Investigating the Cell Type-Specific Recruitment of the SAGA Complex in Cocaine Use Disorder

Cocaine use disorder (CUD) imposes a large burden on public health, particularly because there are no FDA-approved pharmacotherapies for the disorder. The onset and maintenance of CUD is driven by physiological and molecular changes within the brain that lead to maladaptive behavior associated with cocaine-taking and cocaine-seeking. A key neuronal population in this dysregulation is dopamine 1 receptor expressing medium spiny neurons (D1 MSNs) in the nucleus accumbens (NAc). These cells are activated by acute cocaine, undergo physiological and transcriptional plasticity following repeated cocaine exposure, and are recruited by cocaine-associated cues to drive drug-seeking and self-administration. Although a causal role in drug-induced behavior has been identified, the molecular mechanisms underlying cocaine-induced transcription dysregulation remain poorly understood. Lysine acetyltransferase 2a (KAT2a) is a critical cocaine-induced epigenetic regulator in the NAc, and the Spt-Ada-Gcn5-Acetyltransferase (SAGA) complex is a regulator of stimulus-responsive and cell type-specific gene expression. The goal of this proposal is to characterize KAT2a recruitment and assembly within the SAGA complex in NAc D1 MSNs following cocaine self-administration. We will test the hypothesis that cocaine self-administration recruits KAT2a assembly within the SAGA complex in NAc D1 MSNs.

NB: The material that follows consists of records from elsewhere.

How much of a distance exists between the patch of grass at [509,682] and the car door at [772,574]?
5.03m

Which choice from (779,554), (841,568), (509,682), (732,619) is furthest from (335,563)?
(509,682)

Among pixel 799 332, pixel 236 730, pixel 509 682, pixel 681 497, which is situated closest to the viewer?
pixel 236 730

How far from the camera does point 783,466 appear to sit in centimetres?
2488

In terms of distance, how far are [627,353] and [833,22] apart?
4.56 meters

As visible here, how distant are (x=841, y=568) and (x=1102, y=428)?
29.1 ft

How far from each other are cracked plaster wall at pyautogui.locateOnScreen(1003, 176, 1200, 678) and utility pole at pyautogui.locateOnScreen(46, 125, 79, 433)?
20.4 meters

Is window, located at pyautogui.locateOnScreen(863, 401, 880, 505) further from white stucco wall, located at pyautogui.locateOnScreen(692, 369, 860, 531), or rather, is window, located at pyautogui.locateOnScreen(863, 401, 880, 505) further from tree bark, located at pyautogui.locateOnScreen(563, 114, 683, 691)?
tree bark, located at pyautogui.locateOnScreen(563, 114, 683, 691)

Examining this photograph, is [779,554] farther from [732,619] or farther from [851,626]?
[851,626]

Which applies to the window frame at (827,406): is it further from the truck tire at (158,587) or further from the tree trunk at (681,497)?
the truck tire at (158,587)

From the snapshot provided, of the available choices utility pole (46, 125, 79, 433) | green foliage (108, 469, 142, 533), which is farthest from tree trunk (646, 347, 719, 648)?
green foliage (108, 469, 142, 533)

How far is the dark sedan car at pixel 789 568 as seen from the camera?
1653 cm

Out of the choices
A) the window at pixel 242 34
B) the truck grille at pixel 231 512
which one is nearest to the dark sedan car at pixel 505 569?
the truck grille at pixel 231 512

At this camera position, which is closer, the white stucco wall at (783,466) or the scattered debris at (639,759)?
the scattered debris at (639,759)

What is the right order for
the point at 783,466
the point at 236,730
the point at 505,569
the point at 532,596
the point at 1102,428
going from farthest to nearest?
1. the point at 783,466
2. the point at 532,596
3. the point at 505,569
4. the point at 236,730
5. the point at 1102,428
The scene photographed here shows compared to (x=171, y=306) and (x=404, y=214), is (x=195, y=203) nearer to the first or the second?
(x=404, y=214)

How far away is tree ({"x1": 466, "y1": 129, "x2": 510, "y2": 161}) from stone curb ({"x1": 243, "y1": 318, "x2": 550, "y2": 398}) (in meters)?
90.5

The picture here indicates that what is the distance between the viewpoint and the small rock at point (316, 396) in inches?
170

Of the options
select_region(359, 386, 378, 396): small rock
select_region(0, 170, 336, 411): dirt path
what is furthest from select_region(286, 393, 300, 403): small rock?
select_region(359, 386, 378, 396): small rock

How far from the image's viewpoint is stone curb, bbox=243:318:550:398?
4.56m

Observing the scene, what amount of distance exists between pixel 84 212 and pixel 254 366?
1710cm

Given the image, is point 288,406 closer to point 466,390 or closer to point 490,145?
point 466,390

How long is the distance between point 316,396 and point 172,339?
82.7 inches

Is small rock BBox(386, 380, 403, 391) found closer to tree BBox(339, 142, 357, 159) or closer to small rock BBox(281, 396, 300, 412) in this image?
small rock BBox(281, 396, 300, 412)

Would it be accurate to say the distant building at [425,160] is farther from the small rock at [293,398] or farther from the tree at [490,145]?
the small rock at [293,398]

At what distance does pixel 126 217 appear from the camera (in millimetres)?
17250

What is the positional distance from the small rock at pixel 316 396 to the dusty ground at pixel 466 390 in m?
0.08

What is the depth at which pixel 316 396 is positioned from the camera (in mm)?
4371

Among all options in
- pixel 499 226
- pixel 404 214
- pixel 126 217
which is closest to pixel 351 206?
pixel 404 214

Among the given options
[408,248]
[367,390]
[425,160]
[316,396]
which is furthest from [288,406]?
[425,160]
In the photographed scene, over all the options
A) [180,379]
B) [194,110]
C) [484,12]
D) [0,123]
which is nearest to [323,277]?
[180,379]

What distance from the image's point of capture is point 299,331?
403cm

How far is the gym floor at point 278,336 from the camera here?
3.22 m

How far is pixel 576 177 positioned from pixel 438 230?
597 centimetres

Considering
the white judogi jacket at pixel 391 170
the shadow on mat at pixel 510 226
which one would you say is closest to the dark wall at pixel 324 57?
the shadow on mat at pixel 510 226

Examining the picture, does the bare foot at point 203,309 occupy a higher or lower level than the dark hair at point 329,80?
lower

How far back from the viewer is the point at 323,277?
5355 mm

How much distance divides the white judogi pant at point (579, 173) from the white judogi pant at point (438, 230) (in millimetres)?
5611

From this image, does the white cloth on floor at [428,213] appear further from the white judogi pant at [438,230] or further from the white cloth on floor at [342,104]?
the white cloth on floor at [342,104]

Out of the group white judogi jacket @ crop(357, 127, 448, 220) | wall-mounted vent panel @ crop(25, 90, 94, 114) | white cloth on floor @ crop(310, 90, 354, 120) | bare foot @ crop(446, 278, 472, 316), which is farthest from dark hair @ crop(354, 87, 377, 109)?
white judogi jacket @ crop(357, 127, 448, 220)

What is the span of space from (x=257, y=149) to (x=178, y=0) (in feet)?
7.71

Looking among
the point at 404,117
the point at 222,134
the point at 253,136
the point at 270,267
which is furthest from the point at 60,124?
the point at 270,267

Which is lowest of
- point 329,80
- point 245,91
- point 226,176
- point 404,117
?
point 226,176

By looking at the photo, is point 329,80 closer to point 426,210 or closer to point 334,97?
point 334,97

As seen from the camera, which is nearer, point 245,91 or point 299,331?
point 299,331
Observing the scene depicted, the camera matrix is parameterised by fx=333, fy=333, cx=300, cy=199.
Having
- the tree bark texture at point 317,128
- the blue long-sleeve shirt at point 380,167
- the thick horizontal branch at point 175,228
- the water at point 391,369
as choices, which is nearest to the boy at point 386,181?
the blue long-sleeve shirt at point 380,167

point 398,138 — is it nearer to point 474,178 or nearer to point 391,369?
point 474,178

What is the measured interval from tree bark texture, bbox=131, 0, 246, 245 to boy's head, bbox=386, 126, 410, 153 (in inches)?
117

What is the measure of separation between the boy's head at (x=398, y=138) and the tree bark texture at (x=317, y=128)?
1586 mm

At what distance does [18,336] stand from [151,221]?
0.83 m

We present in our preliminary data a detailed series of proteomic and bioinformatic studies through which we identified KAT2a–the acetyltransferase subunit of the SAGA complex–as an upstream regulator of the wide-scale transcriptional dysregulation associated with cocaine exposure in the NAc of both males and females. We also show that a mutation of KAT2a that impairs its function only in D1 MSNs greatly impairs cocaine self-administration. We hypothesize that KAT2a acts as a component of the SAGA complex within NAc D1 MSNs to control the transcriptional plasticity that drives cocaine self-administration. To address this question, we will collaborate with the Yale/NIDA Neuroproteomics Center to conduct Rapid Immunoprecipitation Mass Spectrometry of Endogenous Proteins (RIME) to assess SAGA complex formation following cocaine self-administration in genetic mouse lines that allow for cell-type specific isolation of the SAGA complex from NAc D1 MSNs. The overall goal is to characterize cocaine-induced KAT2a recruitment and SAGA complex formation selectivity within NAc D1 MSNs. In Aim 1, we will express wildtype KAT2a fused to a non-endogenously expressed V5 peptide tag selectively within NAc D1 MSNs and characterize the interacting partners of KAT2a in vivo and the effect that cocaine self-administration exerts on these protein-protein associations compared to saline control. In Aim 2, we will conditionally express a V5-tagged KAT2a mutant that prevents KAT2a recruitment to chromatin by cocaine and assess the effect of this mutation on cocaine-induced recruitment and formation of the SAGA complex. The experimental goals in this pilot grant will provide the technical capability necessary to characterize the proteomic mechanisms underlying the cell type-specific epigenetic and transcriptional mechanisms underlying substance use disorder In addition, the experimental findings will define a cell type-specific neuro epigenetic mechanism of CUD.